§ **Written exercise**
Rewrite everything from the line containing "Considering camera distance, order" down to the line containing "from farthest to closest.", replacing "soccer goal" with "football goal" and changing nothing else.

§ **Given records**
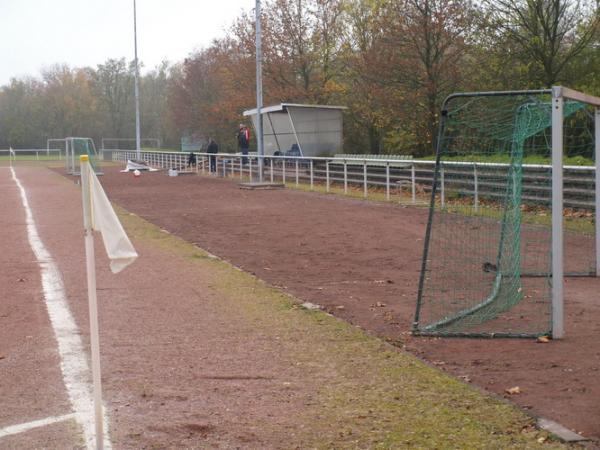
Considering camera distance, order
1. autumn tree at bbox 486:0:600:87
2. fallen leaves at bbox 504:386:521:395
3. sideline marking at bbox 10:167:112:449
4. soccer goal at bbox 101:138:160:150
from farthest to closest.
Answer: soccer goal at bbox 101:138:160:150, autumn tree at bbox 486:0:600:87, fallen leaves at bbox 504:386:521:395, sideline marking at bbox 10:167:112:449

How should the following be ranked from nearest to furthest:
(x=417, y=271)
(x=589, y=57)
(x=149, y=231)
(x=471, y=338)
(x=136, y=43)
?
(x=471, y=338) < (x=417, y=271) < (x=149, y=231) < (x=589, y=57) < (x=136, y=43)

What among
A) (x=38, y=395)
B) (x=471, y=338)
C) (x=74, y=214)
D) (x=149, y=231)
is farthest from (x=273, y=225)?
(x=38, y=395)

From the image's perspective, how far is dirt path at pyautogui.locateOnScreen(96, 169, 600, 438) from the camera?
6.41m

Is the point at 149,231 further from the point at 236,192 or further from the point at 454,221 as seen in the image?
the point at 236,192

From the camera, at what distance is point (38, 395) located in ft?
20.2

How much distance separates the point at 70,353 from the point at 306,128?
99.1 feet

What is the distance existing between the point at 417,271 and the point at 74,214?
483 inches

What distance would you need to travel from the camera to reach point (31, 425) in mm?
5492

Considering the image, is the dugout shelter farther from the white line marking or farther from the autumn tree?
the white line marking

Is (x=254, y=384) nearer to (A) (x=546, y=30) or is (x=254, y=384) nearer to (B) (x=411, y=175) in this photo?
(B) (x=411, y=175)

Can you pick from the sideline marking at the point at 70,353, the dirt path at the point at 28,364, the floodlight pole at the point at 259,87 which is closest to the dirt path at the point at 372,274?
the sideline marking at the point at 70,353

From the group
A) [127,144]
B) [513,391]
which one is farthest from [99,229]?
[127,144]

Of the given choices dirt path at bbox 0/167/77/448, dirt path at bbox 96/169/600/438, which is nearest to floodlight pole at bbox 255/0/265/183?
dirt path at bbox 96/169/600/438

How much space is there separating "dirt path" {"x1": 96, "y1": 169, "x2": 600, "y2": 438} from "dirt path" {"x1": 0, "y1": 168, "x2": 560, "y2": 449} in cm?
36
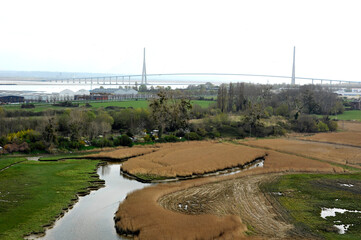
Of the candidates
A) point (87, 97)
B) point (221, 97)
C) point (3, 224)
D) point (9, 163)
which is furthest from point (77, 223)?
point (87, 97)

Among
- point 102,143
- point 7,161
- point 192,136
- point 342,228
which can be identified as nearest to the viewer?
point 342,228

--

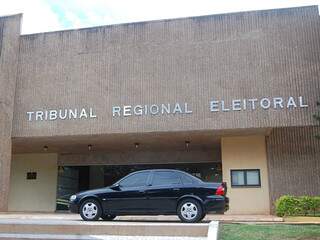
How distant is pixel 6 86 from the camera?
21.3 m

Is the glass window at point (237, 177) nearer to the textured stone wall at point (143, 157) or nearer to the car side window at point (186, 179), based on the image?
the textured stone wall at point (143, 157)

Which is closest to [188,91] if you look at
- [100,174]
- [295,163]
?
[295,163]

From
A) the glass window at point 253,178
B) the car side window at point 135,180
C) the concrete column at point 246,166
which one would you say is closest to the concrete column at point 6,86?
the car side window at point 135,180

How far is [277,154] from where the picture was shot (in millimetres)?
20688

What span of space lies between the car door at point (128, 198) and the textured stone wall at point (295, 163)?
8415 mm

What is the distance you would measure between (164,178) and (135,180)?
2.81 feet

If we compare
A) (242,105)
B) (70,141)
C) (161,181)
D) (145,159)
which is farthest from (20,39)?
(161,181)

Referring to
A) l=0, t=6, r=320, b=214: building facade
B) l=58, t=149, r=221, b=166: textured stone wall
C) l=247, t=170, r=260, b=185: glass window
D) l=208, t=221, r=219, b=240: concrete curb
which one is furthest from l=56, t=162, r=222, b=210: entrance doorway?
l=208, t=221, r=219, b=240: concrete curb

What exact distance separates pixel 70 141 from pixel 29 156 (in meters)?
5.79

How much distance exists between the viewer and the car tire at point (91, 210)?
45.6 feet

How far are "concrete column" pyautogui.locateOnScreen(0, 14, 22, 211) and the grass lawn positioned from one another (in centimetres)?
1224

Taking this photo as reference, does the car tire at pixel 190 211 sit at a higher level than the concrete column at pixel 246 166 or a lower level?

* * *

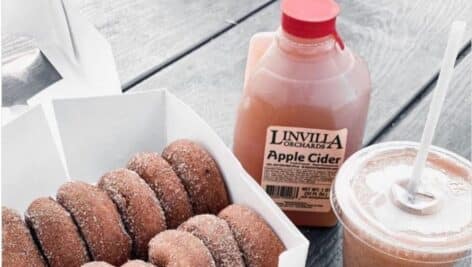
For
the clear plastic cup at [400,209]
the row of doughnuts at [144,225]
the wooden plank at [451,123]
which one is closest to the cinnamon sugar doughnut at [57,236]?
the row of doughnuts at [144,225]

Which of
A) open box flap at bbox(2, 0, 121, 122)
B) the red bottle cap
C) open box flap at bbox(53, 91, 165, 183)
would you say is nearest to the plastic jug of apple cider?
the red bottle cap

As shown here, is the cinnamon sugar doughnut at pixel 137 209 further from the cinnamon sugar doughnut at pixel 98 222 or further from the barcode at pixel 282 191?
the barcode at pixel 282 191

§ **Written answer**
Considering camera distance, order
1. autumn tree at bbox 486:0:600:87
2. fallen leaves at bbox 504:386:521:395
3. sideline marking at bbox 10:167:112:449
4. football goal at bbox 101:138:160:150
from farthest to closest.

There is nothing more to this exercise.